◆ Reading passage
====

Representative Northbound Interfaces
- TL1—northbound interface to send filtered alarms to an NML fault management system and, for some EMSs, a bidirectional TL1 interface for flow-through provisioning from an NML system
- ODBC—interface for bulk data transfer to either an EMS report generator or to external analysis and reporting applications and, for some EMSs, a bidirectional open database connectivity (ODBC) interface for flow-through provisioning from an NML system
- SNMP—interface for less complex NE–EMS systems to send traps (faults) to an NML fault management system and, for some EMSs, a bidirectional SNMP interface for flow-through provisioning from an NML system
- Q3/CMISE—bidirectional CORBA interface from the TeleManagement Forum for advanced NEs to send filtered alarms to an NML fault management system to enable flow-through provisioning from an NML
A Breakthrough in Open EML–to–NML Interfaces
The TeleManagement Forum CORBA "NML–EML Interface for Management of SONET/synchronous digital hierarchy (SDH) Networks" project heralds a new era in OSS interoperability. This is a ground-braking effort in developing an interface that will make it easier for service providers to manage their multivendor networks from a single client workstation (see Figure 13).
Figure 13. A Breakthrough in a Global Open EML to NML Interface Standard
The initial group of companies that developed the first draft specification included Fujitsu, Lucent Technologies, and Tellabs. This group of companies focused their joint effort on the element management layer to network management layer (EML–to–NML) interface using CORBA as the basis for the open interface. This was demonstrated at the NFOEC Conference in Orlando, Florida (September 1998) and the TeleManagement World Conference in Dallas, Texas (October 1998). The NML system was the Lucent ITM–NM network management system implemented on a UNIX platform (see Figure 14). It communicated via CORBA interfaces to the following:
- a Fujitsu NETSMART™ EMS implemented in Java on a Sun Solaris™ platform that managed an OC–3 UPSR ring with FLM™ 150 ADMs
- a Tellabs TITAN™ 5500 EME, using Euristix RACEMAN™ technology based on Windows NT™, that managed a TITAN 5500 SONET wideband digital cross-connect system
- a Lucent ITM–SNC™ EMS implemented on a UNIX platform that managed an OC–3 UPSR ring with Lucent DDM™–2000 ADMs
Figure 14. The NFOEC and TeleManagement World Multivendor CORBA Configuration
The demonstration showed point-and-click, A-to-Z provisioning on the Lucent ITM–NM network management system of a DS–3 circuit from the A point on an ADM on the Fujitsu ring through the TITAN 5500 DCS to the Z end on an ADM on the Lucent ring. This was an industry first and will lead the way to wide implementation of standards-based, easy-to-manage, multivendor networks.
As of August 1999, the draft working group included the initial three companies plus Nortel Networks, Siemens AG, and Telcordia Technologies (formerly Bellcore). The draft working group presents its recommendations to the TM Forum for comment and revision. As of August 1999, the TM Forum Information Modeling (SSIM) Team consisted of representatives MCI WorldCom (service provider sponsor), Tellabs, Fujitsu, ADA, Ciena, DSC, ECI Telecom, Lucent Technologies, Nortel Networks, Siemens AG, Telcordia Technologies, TTI–Telecom, and Vertel.
Note: that at the September 1999 NFOEC '99 conference, the demonstration in Figure 14 was expanded to include NEs and EMSs from Nortel Networks, Siemens AG, and Telcordia Technologies (formerly Bellcore).

====

◆ Task requirements
1. Extract the passage on network management interfaces word for word, from "As of August 1999, the draft" to "TTI–Telecom, and Vertel.".
2. Extend the passage on network management interfaces with new text that picks up after its final sentence.

◆ Material provided
====

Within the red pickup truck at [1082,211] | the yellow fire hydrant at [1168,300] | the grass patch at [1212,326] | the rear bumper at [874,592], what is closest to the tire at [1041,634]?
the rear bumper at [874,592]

====

◆ Results by task
1.
As of August 1999, the draft working group included the initial three companies plus Nortel Networks, Siemens AG, and Telcordia Technologies (formerly Bellcore). The draft working group presents its recommendations to the TM Forum for comment and revision. As of August 1999, the TM Forum Information Modeling (SSIM) Team consisted of representatives MCI WorldCom (service provider sponsor), Tellabs, Fujitsu, ADA, Ciena, DSC, ECI Telecom, Lucent Technologies, Nortel Networks, Siemens AG, Telcordia Technologies, TTI–Telecom, and Vertel.

2.
The initial TM Forum–approved CORBA model is TM Forum 509, released in September 1999. It is important to note that the TM Forum has approved development of extensions to the SONET/SDH model to encompass support for asynchronous transfer mode (ATM) and dense wave division multiplexing (DWDM) technologies. It is safe to predict that integrated, open, standard CORBA EML–to–NML modeled interfaces will support the emerging NE technologies.
Why is this important?
The rapid introduction of increasingly complex NEs has now made it virtually mandatory for providers of telecommunications equipment to offer a TMN–compliant EML–EMS application to support each unique NE type. Early versions of EMSs typically offered only a one-way fault management TL1 EML–to–NML interface. TL1 was offered because it provided a somewhat standard interface that NML system providers could reasonably implement in their multivendor NMSs.
To be competitive, SPs must quickly bring innovative services to market. This requires SPs to quickly deploy next-generation NEs and creatively apply them to meet end-customer needs. New NEs must be easy to integrate into the existing network management fabric for integrated fault management, flow-through service provisioning, QoS/performance management, billing, security, and—as applicable—end-customer network management.
Interconnecting the Upper Four TMN Layers
Typical pictorial representations of the TMN layered architecture as a pyramid or a vertical stack could lead one to believe that all transactions flow up and down and are processed at each layer. This is not necessarily true for the following reasons:
- Some applications, such as analysis and reporting of data collected by an EMS, may be retrieved directly via an interface such as ODBC by an SML application.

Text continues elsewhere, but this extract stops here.